3. Die hergebrachte Treuepflicht des Beamten erhält unter der Geltung des Grundgesetzes ein besonderes Gewicht dadurch, daß diese Verfassung nicht wertneutral ist, sondern sich für zentrale Grundwerte entscheidet, sie in ihren Schutz nimmt und dem Staat aufgibt, sie zu sichern und sie zu gewährleisten (Art. 1 GG). Sie trifft Vorkehrungen gegen ihre Bedrohung, sie institutionalisiert besondere Verfahren zur Abwehr von Angriffen auf die verfassungsmäßige Ordnung, sie konstituiert eine wehrhafte Demokratie (Art. 2 Abs. 1, Art. 9 Abs. 2, Art. 18, Art. 20 Abs. 4, Art. 21 Abs. 2, Art. 79 Abs. 3, Art 91, Art. 98 Abs. 2 GG). Diese Grundentscheidung der Verfassung schließt es aus, daß der Staat, dessen verfassungsmäßiges Funktionieren von der freien inneren Bindung seiner Beamten an die geltende Verfassung abhängt, zum Staatsdienst Bewerber zuläßt und im Staatsdienst Bürger beläßt, die die freiheitliche demokratische, rechts- und sozialstaatliche Ordnung ablehnen und bekämpfen. Der Beamte kann nicht zugleich in der organisierten Staatlichkeit wirken und die damit verbundenen persönlichen Sicherungen und Vorteile in Anspruch nehmen und aus dieser Stellung heraus die Grundlage seines Handels zerstören wollen. Der freiheitliche demokratische Rechtsstaat kann und darf sich nicht in die Hand seiner Zerstörer geben.

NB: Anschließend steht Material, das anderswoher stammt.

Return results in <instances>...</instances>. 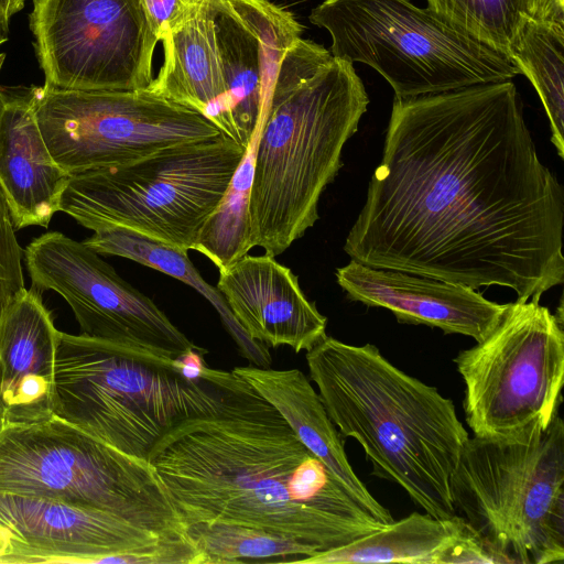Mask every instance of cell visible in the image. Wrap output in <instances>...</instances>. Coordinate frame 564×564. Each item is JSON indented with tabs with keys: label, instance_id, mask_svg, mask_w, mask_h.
<instances>
[{
	"label": "cell",
	"instance_id": "obj_2",
	"mask_svg": "<svg viewBox=\"0 0 564 564\" xmlns=\"http://www.w3.org/2000/svg\"><path fill=\"white\" fill-rule=\"evenodd\" d=\"M202 377L216 405L171 426L147 457L186 528L262 529L318 554L384 527L246 380L208 366Z\"/></svg>",
	"mask_w": 564,
	"mask_h": 564
},
{
	"label": "cell",
	"instance_id": "obj_23",
	"mask_svg": "<svg viewBox=\"0 0 564 564\" xmlns=\"http://www.w3.org/2000/svg\"><path fill=\"white\" fill-rule=\"evenodd\" d=\"M99 254L127 258L180 280L200 293L216 308L242 355L254 366L268 368L271 356L263 344L252 340L229 310L223 294L196 270L186 250L169 246L120 227L95 230L83 241Z\"/></svg>",
	"mask_w": 564,
	"mask_h": 564
},
{
	"label": "cell",
	"instance_id": "obj_35",
	"mask_svg": "<svg viewBox=\"0 0 564 564\" xmlns=\"http://www.w3.org/2000/svg\"><path fill=\"white\" fill-rule=\"evenodd\" d=\"M2 425H3V423H2V421L0 420V429L2 427Z\"/></svg>",
	"mask_w": 564,
	"mask_h": 564
},
{
	"label": "cell",
	"instance_id": "obj_30",
	"mask_svg": "<svg viewBox=\"0 0 564 564\" xmlns=\"http://www.w3.org/2000/svg\"><path fill=\"white\" fill-rule=\"evenodd\" d=\"M530 19L564 25V0H527Z\"/></svg>",
	"mask_w": 564,
	"mask_h": 564
},
{
	"label": "cell",
	"instance_id": "obj_15",
	"mask_svg": "<svg viewBox=\"0 0 564 564\" xmlns=\"http://www.w3.org/2000/svg\"><path fill=\"white\" fill-rule=\"evenodd\" d=\"M215 21L229 95L232 140L243 148L261 126L280 64L301 39L292 12L269 0H229Z\"/></svg>",
	"mask_w": 564,
	"mask_h": 564
},
{
	"label": "cell",
	"instance_id": "obj_28",
	"mask_svg": "<svg viewBox=\"0 0 564 564\" xmlns=\"http://www.w3.org/2000/svg\"><path fill=\"white\" fill-rule=\"evenodd\" d=\"M22 256L8 204L0 189V313L25 288Z\"/></svg>",
	"mask_w": 564,
	"mask_h": 564
},
{
	"label": "cell",
	"instance_id": "obj_29",
	"mask_svg": "<svg viewBox=\"0 0 564 564\" xmlns=\"http://www.w3.org/2000/svg\"><path fill=\"white\" fill-rule=\"evenodd\" d=\"M141 3L159 41L165 33L181 28L202 7L188 0H141Z\"/></svg>",
	"mask_w": 564,
	"mask_h": 564
},
{
	"label": "cell",
	"instance_id": "obj_17",
	"mask_svg": "<svg viewBox=\"0 0 564 564\" xmlns=\"http://www.w3.org/2000/svg\"><path fill=\"white\" fill-rule=\"evenodd\" d=\"M216 288L254 341L300 352L326 336L327 318L307 300L297 276L275 257L245 254L219 270Z\"/></svg>",
	"mask_w": 564,
	"mask_h": 564
},
{
	"label": "cell",
	"instance_id": "obj_16",
	"mask_svg": "<svg viewBox=\"0 0 564 564\" xmlns=\"http://www.w3.org/2000/svg\"><path fill=\"white\" fill-rule=\"evenodd\" d=\"M347 297L389 310L399 323L436 327L482 340L500 321L507 304L487 300L473 288L355 260L337 268Z\"/></svg>",
	"mask_w": 564,
	"mask_h": 564
},
{
	"label": "cell",
	"instance_id": "obj_33",
	"mask_svg": "<svg viewBox=\"0 0 564 564\" xmlns=\"http://www.w3.org/2000/svg\"><path fill=\"white\" fill-rule=\"evenodd\" d=\"M9 21L10 19L0 8V45H2L9 37Z\"/></svg>",
	"mask_w": 564,
	"mask_h": 564
},
{
	"label": "cell",
	"instance_id": "obj_13",
	"mask_svg": "<svg viewBox=\"0 0 564 564\" xmlns=\"http://www.w3.org/2000/svg\"><path fill=\"white\" fill-rule=\"evenodd\" d=\"M23 256L32 288L62 295L83 335L141 346L173 358L202 349L83 241L51 231L34 238Z\"/></svg>",
	"mask_w": 564,
	"mask_h": 564
},
{
	"label": "cell",
	"instance_id": "obj_34",
	"mask_svg": "<svg viewBox=\"0 0 564 564\" xmlns=\"http://www.w3.org/2000/svg\"><path fill=\"white\" fill-rule=\"evenodd\" d=\"M4 58H6V55H4V54H0V70H1V68H2V65H3Z\"/></svg>",
	"mask_w": 564,
	"mask_h": 564
},
{
	"label": "cell",
	"instance_id": "obj_20",
	"mask_svg": "<svg viewBox=\"0 0 564 564\" xmlns=\"http://www.w3.org/2000/svg\"><path fill=\"white\" fill-rule=\"evenodd\" d=\"M217 10L202 6L181 28L163 35L164 62L147 88L202 113L232 140L229 95L215 21Z\"/></svg>",
	"mask_w": 564,
	"mask_h": 564
},
{
	"label": "cell",
	"instance_id": "obj_7",
	"mask_svg": "<svg viewBox=\"0 0 564 564\" xmlns=\"http://www.w3.org/2000/svg\"><path fill=\"white\" fill-rule=\"evenodd\" d=\"M246 148L220 135L135 161L70 175L61 210L93 231L120 227L195 250Z\"/></svg>",
	"mask_w": 564,
	"mask_h": 564
},
{
	"label": "cell",
	"instance_id": "obj_12",
	"mask_svg": "<svg viewBox=\"0 0 564 564\" xmlns=\"http://www.w3.org/2000/svg\"><path fill=\"white\" fill-rule=\"evenodd\" d=\"M30 26L48 86L134 90L153 79L159 39L141 0H34Z\"/></svg>",
	"mask_w": 564,
	"mask_h": 564
},
{
	"label": "cell",
	"instance_id": "obj_18",
	"mask_svg": "<svg viewBox=\"0 0 564 564\" xmlns=\"http://www.w3.org/2000/svg\"><path fill=\"white\" fill-rule=\"evenodd\" d=\"M59 336L36 289H22L0 313L3 424L39 423L54 415V366Z\"/></svg>",
	"mask_w": 564,
	"mask_h": 564
},
{
	"label": "cell",
	"instance_id": "obj_27",
	"mask_svg": "<svg viewBox=\"0 0 564 564\" xmlns=\"http://www.w3.org/2000/svg\"><path fill=\"white\" fill-rule=\"evenodd\" d=\"M427 8L507 56L529 18L527 0H427Z\"/></svg>",
	"mask_w": 564,
	"mask_h": 564
},
{
	"label": "cell",
	"instance_id": "obj_25",
	"mask_svg": "<svg viewBox=\"0 0 564 564\" xmlns=\"http://www.w3.org/2000/svg\"><path fill=\"white\" fill-rule=\"evenodd\" d=\"M260 128L254 131L223 198L205 221L198 237L195 250L207 257L218 270L227 268L253 248L250 194Z\"/></svg>",
	"mask_w": 564,
	"mask_h": 564
},
{
	"label": "cell",
	"instance_id": "obj_22",
	"mask_svg": "<svg viewBox=\"0 0 564 564\" xmlns=\"http://www.w3.org/2000/svg\"><path fill=\"white\" fill-rule=\"evenodd\" d=\"M466 529L467 523L456 514L435 518L426 512H412L345 546L318 553L303 563L452 564L456 544Z\"/></svg>",
	"mask_w": 564,
	"mask_h": 564
},
{
	"label": "cell",
	"instance_id": "obj_32",
	"mask_svg": "<svg viewBox=\"0 0 564 564\" xmlns=\"http://www.w3.org/2000/svg\"><path fill=\"white\" fill-rule=\"evenodd\" d=\"M188 1H191L195 4H200V6H204V4L213 6L216 9H218L219 11L234 12V9H232L229 0H188Z\"/></svg>",
	"mask_w": 564,
	"mask_h": 564
},
{
	"label": "cell",
	"instance_id": "obj_3",
	"mask_svg": "<svg viewBox=\"0 0 564 564\" xmlns=\"http://www.w3.org/2000/svg\"><path fill=\"white\" fill-rule=\"evenodd\" d=\"M368 95L352 63L299 39L285 53L259 132L250 194L252 247L276 257L318 219Z\"/></svg>",
	"mask_w": 564,
	"mask_h": 564
},
{
	"label": "cell",
	"instance_id": "obj_8",
	"mask_svg": "<svg viewBox=\"0 0 564 564\" xmlns=\"http://www.w3.org/2000/svg\"><path fill=\"white\" fill-rule=\"evenodd\" d=\"M0 495L94 508L164 539H189L147 459L124 454L55 415L2 425Z\"/></svg>",
	"mask_w": 564,
	"mask_h": 564
},
{
	"label": "cell",
	"instance_id": "obj_5",
	"mask_svg": "<svg viewBox=\"0 0 564 564\" xmlns=\"http://www.w3.org/2000/svg\"><path fill=\"white\" fill-rule=\"evenodd\" d=\"M216 403V388L186 378L171 356L61 332L53 414L124 454L147 459L171 426Z\"/></svg>",
	"mask_w": 564,
	"mask_h": 564
},
{
	"label": "cell",
	"instance_id": "obj_24",
	"mask_svg": "<svg viewBox=\"0 0 564 564\" xmlns=\"http://www.w3.org/2000/svg\"><path fill=\"white\" fill-rule=\"evenodd\" d=\"M508 57L535 88L551 124V141L564 158V25L525 18Z\"/></svg>",
	"mask_w": 564,
	"mask_h": 564
},
{
	"label": "cell",
	"instance_id": "obj_11",
	"mask_svg": "<svg viewBox=\"0 0 564 564\" xmlns=\"http://www.w3.org/2000/svg\"><path fill=\"white\" fill-rule=\"evenodd\" d=\"M31 94L47 149L69 175L223 135L202 113L148 88L72 90L44 84Z\"/></svg>",
	"mask_w": 564,
	"mask_h": 564
},
{
	"label": "cell",
	"instance_id": "obj_10",
	"mask_svg": "<svg viewBox=\"0 0 564 564\" xmlns=\"http://www.w3.org/2000/svg\"><path fill=\"white\" fill-rule=\"evenodd\" d=\"M454 362L474 436L507 438L546 429L562 402V305L553 314L539 301L508 303L494 329Z\"/></svg>",
	"mask_w": 564,
	"mask_h": 564
},
{
	"label": "cell",
	"instance_id": "obj_1",
	"mask_svg": "<svg viewBox=\"0 0 564 564\" xmlns=\"http://www.w3.org/2000/svg\"><path fill=\"white\" fill-rule=\"evenodd\" d=\"M564 192L511 80L395 98L344 251L359 263L540 301L564 282Z\"/></svg>",
	"mask_w": 564,
	"mask_h": 564
},
{
	"label": "cell",
	"instance_id": "obj_9",
	"mask_svg": "<svg viewBox=\"0 0 564 564\" xmlns=\"http://www.w3.org/2000/svg\"><path fill=\"white\" fill-rule=\"evenodd\" d=\"M332 37L333 56L369 65L395 98H412L520 74L502 52L409 0H324L308 17Z\"/></svg>",
	"mask_w": 564,
	"mask_h": 564
},
{
	"label": "cell",
	"instance_id": "obj_14",
	"mask_svg": "<svg viewBox=\"0 0 564 564\" xmlns=\"http://www.w3.org/2000/svg\"><path fill=\"white\" fill-rule=\"evenodd\" d=\"M0 562L202 564L191 539L169 540L94 508L0 495Z\"/></svg>",
	"mask_w": 564,
	"mask_h": 564
},
{
	"label": "cell",
	"instance_id": "obj_21",
	"mask_svg": "<svg viewBox=\"0 0 564 564\" xmlns=\"http://www.w3.org/2000/svg\"><path fill=\"white\" fill-rule=\"evenodd\" d=\"M231 371L281 413L303 445L367 512L383 525L393 521L390 511L370 494L354 471L340 433L328 416L318 392L301 370H276L250 365L235 367Z\"/></svg>",
	"mask_w": 564,
	"mask_h": 564
},
{
	"label": "cell",
	"instance_id": "obj_6",
	"mask_svg": "<svg viewBox=\"0 0 564 564\" xmlns=\"http://www.w3.org/2000/svg\"><path fill=\"white\" fill-rule=\"evenodd\" d=\"M456 516L497 564L564 561V423L507 438L469 437L451 478Z\"/></svg>",
	"mask_w": 564,
	"mask_h": 564
},
{
	"label": "cell",
	"instance_id": "obj_31",
	"mask_svg": "<svg viewBox=\"0 0 564 564\" xmlns=\"http://www.w3.org/2000/svg\"><path fill=\"white\" fill-rule=\"evenodd\" d=\"M25 0H0V8L3 13L10 19L14 13L19 12Z\"/></svg>",
	"mask_w": 564,
	"mask_h": 564
},
{
	"label": "cell",
	"instance_id": "obj_19",
	"mask_svg": "<svg viewBox=\"0 0 564 564\" xmlns=\"http://www.w3.org/2000/svg\"><path fill=\"white\" fill-rule=\"evenodd\" d=\"M69 177L43 139L31 88L12 91L0 87V189L14 228H46L61 210Z\"/></svg>",
	"mask_w": 564,
	"mask_h": 564
},
{
	"label": "cell",
	"instance_id": "obj_26",
	"mask_svg": "<svg viewBox=\"0 0 564 564\" xmlns=\"http://www.w3.org/2000/svg\"><path fill=\"white\" fill-rule=\"evenodd\" d=\"M205 564L303 563L317 553L311 546L262 529L197 523L186 528Z\"/></svg>",
	"mask_w": 564,
	"mask_h": 564
},
{
	"label": "cell",
	"instance_id": "obj_4",
	"mask_svg": "<svg viewBox=\"0 0 564 564\" xmlns=\"http://www.w3.org/2000/svg\"><path fill=\"white\" fill-rule=\"evenodd\" d=\"M305 359L328 416L361 446L371 475L400 486L424 512L453 517L451 478L469 438L453 401L371 344L326 335Z\"/></svg>",
	"mask_w": 564,
	"mask_h": 564
}]
</instances>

4. Aus der dargelegten verfassungsrechtlichen Lage folgt zwingend: Ein Beamter, der gegen die von ihm in Art. 33 Abs. 5 GG geforderte Treuepflicht verstößt, verletzt seine Dienstpflicht. Die Beamtengesetze konkretisieren dies; § 52 Abs. 2 BBG bestimmt für den Bundesbeamten: "Der Beamte muß sich durch sein gesamtes Verhalten zu der freiheitlich-demokratischen Grundordnung im Sinne des Grundgesetzes bekennen und für deren Erhaltung eintreten". Und nach § 77 Abs. 2 BBG gilt als Dienstvergehen, wenn der Ruhestandsbeamte oder der Beamte mit Versorgungsbezügen "sich gegen die freiheitlich-demokratische Grundordnung im Sinne des Grundgesetzes betätigt" oder "an Bestrebungen teilnimmt, die darauf abzielen, den Bestand oder die Sicherheit der Bundesrepublik Deutschland zu beeinträchtigen". Entsprechendes bestimmen die §§ 35 Abs. 1 Satz 3, 45 Abs. 2 BRRG sowie die §§ 65 Abs. 2, 93 Abs. 2 Nr. 1 und 2 LBG. Bei Beamten auf Probe und bei Beamten auf Widerruf rechtfertigt ein solches Dienstvergehen regelmäßig die Entlassung aus dem Amt. Bei Beamten auf Lebenszeit (oder Zeit) kann wegen dieser Dienstpflichtverletzung im förmlichen (gerichtlichen) Disziplinarverfahren auf Entfernung aus dem Dienst erkannt werden.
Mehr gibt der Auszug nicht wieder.